Set problem
Copy the material below word for word, keeping every line and mark as it stands.

######

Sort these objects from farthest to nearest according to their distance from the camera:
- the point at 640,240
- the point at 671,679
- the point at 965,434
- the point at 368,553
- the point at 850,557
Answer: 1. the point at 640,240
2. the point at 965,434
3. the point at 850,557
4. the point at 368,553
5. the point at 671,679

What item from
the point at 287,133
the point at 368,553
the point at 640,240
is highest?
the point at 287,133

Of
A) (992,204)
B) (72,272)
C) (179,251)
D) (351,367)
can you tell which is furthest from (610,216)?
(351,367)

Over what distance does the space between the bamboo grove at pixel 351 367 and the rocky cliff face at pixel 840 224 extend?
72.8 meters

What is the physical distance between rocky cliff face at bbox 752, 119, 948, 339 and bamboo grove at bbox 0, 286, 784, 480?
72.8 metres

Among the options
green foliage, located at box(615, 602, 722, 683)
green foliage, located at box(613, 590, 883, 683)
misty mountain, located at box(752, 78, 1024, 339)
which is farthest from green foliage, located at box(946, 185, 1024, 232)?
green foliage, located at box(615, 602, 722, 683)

######

Solution for this problem
Sort these objects from farthest to nearest according to their distance from the camera:
- the point at 640,240
- the point at 671,679
- the point at 965,434
- the point at 368,553
- the point at 850,557
Answer: 1. the point at 640,240
2. the point at 965,434
3. the point at 850,557
4. the point at 368,553
5. the point at 671,679

What item from
the point at 287,133
the point at 368,553
the point at 640,240
is highest?
the point at 287,133

Of
A) (992,204)
B) (72,272)
C) (179,251)
D) (351,367)
can you tell which is furthest from (610,216)?
(351,367)

Over what distance does the space between the bamboo grove at pixel 351 367 and the rocky cliff face at pixel 840 224 extend?
72.8 meters

What is the physical distance between rocky cliff face at bbox 752, 119, 948, 339 and bamboo grove at bbox 0, 286, 784, 480?
72.8 metres

Among the options
green foliage, located at box(615, 602, 722, 683)
green foliage, located at box(613, 590, 883, 683)
misty mountain, located at box(752, 78, 1024, 339)
which is farthest from green foliage, located at box(946, 185, 1024, 232)?
green foliage, located at box(615, 602, 722, 683)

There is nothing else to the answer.